Correspondence to: Chun-Di Xu, MD, PhD, Pediatric Department, Ruijin Hospital and Ruijin Hospital North, Shanghai Jiao Tong University, School of Medicine, No. 197, Ruijin Er Road, Shanghai 200025, China. chundixu55@163.com

Telephone: +86-21-64370045 Fax: +86-21-64333414

Received: February 28, 2016
Peer-review started: February 29, 2016
First decision: March 31, 2016
Revised: April 13, 2016
Accepted: April 20, 2016
Article in press: April 20, 2016
Published online: June 28, 2016
Processing time: 114 Days and 17.1 Hours

Abstract

AIM: To perform sequencing analysis in patients with very early-onset inflammatory bowel disease (VEO-IBD) to determine the genetic basis for VEO-IBD in Chinese pediatric patients.

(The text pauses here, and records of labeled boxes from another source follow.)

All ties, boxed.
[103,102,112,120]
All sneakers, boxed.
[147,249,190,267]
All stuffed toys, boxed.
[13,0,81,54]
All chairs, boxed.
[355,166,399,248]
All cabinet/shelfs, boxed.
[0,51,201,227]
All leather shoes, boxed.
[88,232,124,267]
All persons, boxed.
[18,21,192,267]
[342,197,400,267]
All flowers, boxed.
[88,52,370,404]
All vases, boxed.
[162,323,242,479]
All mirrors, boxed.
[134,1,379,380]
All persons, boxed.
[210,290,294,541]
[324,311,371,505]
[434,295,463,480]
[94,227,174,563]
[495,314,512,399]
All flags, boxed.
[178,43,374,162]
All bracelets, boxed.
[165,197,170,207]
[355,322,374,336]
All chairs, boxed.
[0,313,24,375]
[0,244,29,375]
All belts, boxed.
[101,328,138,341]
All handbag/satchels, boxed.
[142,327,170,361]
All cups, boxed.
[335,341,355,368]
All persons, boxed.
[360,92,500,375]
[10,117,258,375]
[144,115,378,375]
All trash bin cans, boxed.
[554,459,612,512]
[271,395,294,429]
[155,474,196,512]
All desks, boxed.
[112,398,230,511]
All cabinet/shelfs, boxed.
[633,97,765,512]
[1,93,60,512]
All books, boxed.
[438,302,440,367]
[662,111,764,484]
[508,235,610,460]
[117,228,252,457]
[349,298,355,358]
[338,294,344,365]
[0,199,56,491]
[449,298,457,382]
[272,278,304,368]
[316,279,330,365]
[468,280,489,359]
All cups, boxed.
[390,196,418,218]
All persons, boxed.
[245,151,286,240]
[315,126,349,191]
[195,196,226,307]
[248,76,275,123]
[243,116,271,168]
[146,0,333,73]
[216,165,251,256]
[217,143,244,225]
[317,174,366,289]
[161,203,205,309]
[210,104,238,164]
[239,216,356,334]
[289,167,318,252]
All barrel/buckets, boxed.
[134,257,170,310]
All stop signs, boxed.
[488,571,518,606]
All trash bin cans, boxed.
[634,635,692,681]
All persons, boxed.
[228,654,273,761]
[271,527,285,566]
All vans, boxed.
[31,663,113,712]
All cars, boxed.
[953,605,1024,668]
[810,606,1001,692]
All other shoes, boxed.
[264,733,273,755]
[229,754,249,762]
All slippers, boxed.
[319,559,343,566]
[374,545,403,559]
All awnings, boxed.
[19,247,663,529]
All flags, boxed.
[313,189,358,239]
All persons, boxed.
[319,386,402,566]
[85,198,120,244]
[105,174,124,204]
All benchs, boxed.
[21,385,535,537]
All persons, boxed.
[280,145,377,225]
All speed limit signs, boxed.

METHODS: A total of 13 Chinese pediatric patients with VEO-IBD were diagnosed from May 2012 and August 2014. The relevant clinical characteristics of these patients were analyzed. Then DNA in the peripheral blood from patients was extracted. Next generation sequencing (NGS) based on an Illumina-Miseq platform was used to analyze the exons in the coding regions of 10 candidate genes: IL-10, IL-10RA, IL-10RB, NOD2, FUT2, IL23R, GPR35, GPR65, TNFSF15, and ADAM30. The Sanger sequencing was used to verify the variations detected in NGS.

RESULTS: Out of the 13 pediatric patients, ten were diagnosed with Crohn’s disease, and three diagnosed with ulcerative colitis. Mutations in IL-10RA and IL-10RB were detected in five patients. There were four patients who had single nucleotide polymorphisms associated with IBD. Two patients had IL-10RA and FUT2 polymorphisms, and two patients had IL-10RB and FUT2 polymorphisms. Gene variations were not found in the rest four patients. Children with mutations had lower percentile body weight (1.0% vs 27.5%, P = 0.002) and hemoglobin (87.4 g/L vs 108.5 g/L, P = 0.040) when compared with children without mutations. Although the age of onset was earlier, height was shorter, and the response to treatment was poorer in the mutation group, there was no significant difference in these factors between groups.

CONCLUSION: IL-10RA and IL-10RB mutations are common in Chinese children with VEO-IBD. Patients with mutations have an earlier disease onset, lower body weight and hemoglobin, and poorer prognosis.

Keywords: Pediatric inflammatory bowel disease; Very early-onset inflammatory bowel disease; Interleukin 10 receptor; NOD2 gene; FUT2 gene

Core tip: In this small-sample size study, we performed next generation sequencing for 10 candidate genes in Chinese pediatric patients with very early onset inflammatory bowel disease. We found that IL-10RA and IL-10RB mutations were common. There were five patients harbouring mutations in these two genes and accounted for 38.5% of all samples. Besides, there were four patients who had single nucleotide polymorphisms associated with inflammatory bowel disease. Pediatric patients with mutations had an earlier disease onset, lower body weight, markedly lower hemoglobin, and poorer prognosis.